Presence was included in the simulation-specific workload measure, as presence or immersion is thought to be important for motivation and engagement with VR simulation training (Stanney et al. 2003). It has been suggested that presence in VR may reduce cognitive load, as less attentional effort has to be expended to consciously focus on the task (Wickens 1992), and Lackey et al. (2016) found that immersion correlated with additional mental demands. Alternatively, Rose et al. (2000) have suggested that VR might impose additional load when the user has to cope with mismatches of visual feedback and vestibular and proprioceptive feedback. The present results, however, suggest that presence may have no clear relationship with workload. There was little effect of the workload manipulations on presence, and the correlation matrix (Fig. 3) indicates that presence had little to no relationship with other aspects of workload. Certainly, the relationship between presence and workload warrants further study, but based on these results presence should perhaps be treated as independent of workload. Consequently, we have excluded the presence scale from the final SIM-TLX and recommend that, when assessing the subjective experience of VR, it be considered a stand-alone construct (Usoh et al. 2000).

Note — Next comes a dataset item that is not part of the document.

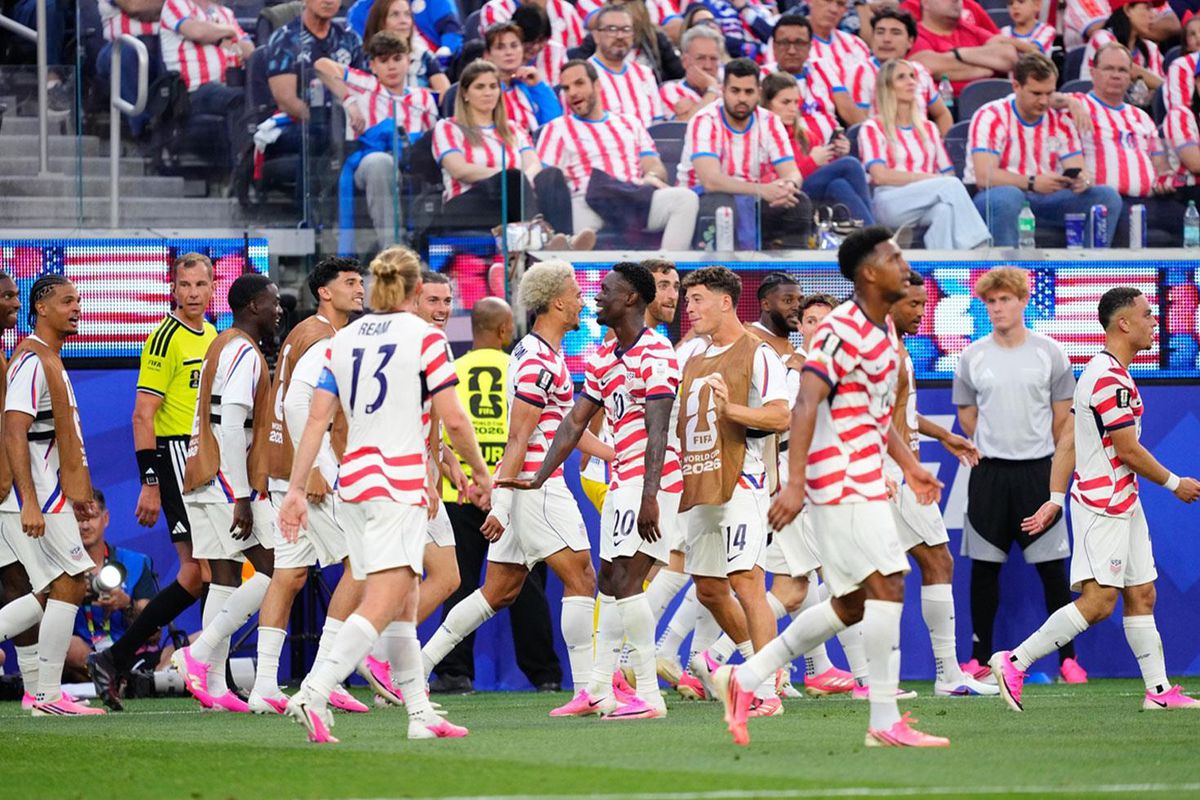 A Milli Takım’ın rakiplerinden ABD, Paraguay’a gol oldu yağdı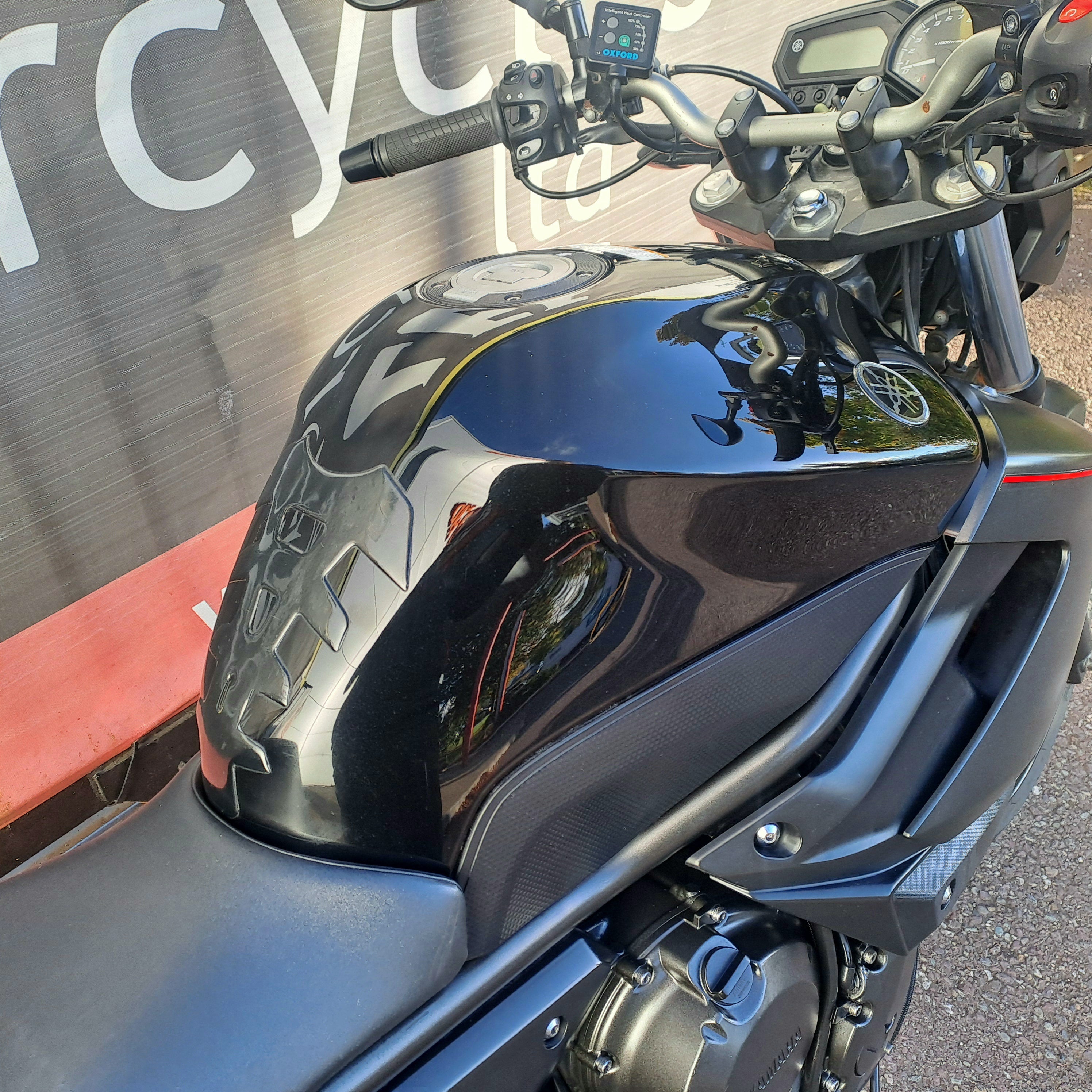 2013 YAMAHA XJ-6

Drawing conclusions about the difference in workload between real and simulated tasks was not the primary aim of this study, but results indicated workload to be considerably higher in the virtual compared to the real block stacking task (similar results have been observed during surgical simulation; Frederiksen et al. 2019). As discussed previously, cognitive load plays an important role in optimising learning (Guadagnoli and Lee 2004; Kirschner 2002), but it is likely that the relationship between real and simulated tasks is very much specific to the task in question and dependent on the fidelity of the VR environment.

Overall, we found good support for the validity of the SIM-TLX, once the presence scale had been removed. While the results here support the sensitivity of the measure to the manipulations, additional validation is still required in other populations and tasks. The individual dimensions, other than presence, were affected by the manipulations in the manner expected and all showed moderate relationships with the rest of the workload scale. Workload scores suggested that physical demands were low in this task, but this scale has been retained as physical effort may be an important feature of other simulated tasks. Additionally, the overall scale showed convergent validity with a unidimensional measure of mental effort and divergent validity from an enjoyment scale. In summary, although continued testing is required, these initial results support the validity of the final SIM-TLX (available from the Open Science Framework https://osf.io/p6de4/) as a multidimensional measure that can be employed to support the development and validation of simulated environments, and virtual reality training in particular.

Key points

  • Workload plays a significant role in learning, but there is currently limited understanding of how simulated training affects the workload experienced by users.

  • A simulation-specific, validated method of assessing load is needed to more effectively design and validate simulated environments.

  • This study presents and validates a new measure, the SIM-TLX, for assessing workload in simulation and virtual reality.

  • This new measure can be applied to research and the development and validation of simulators for human factors training.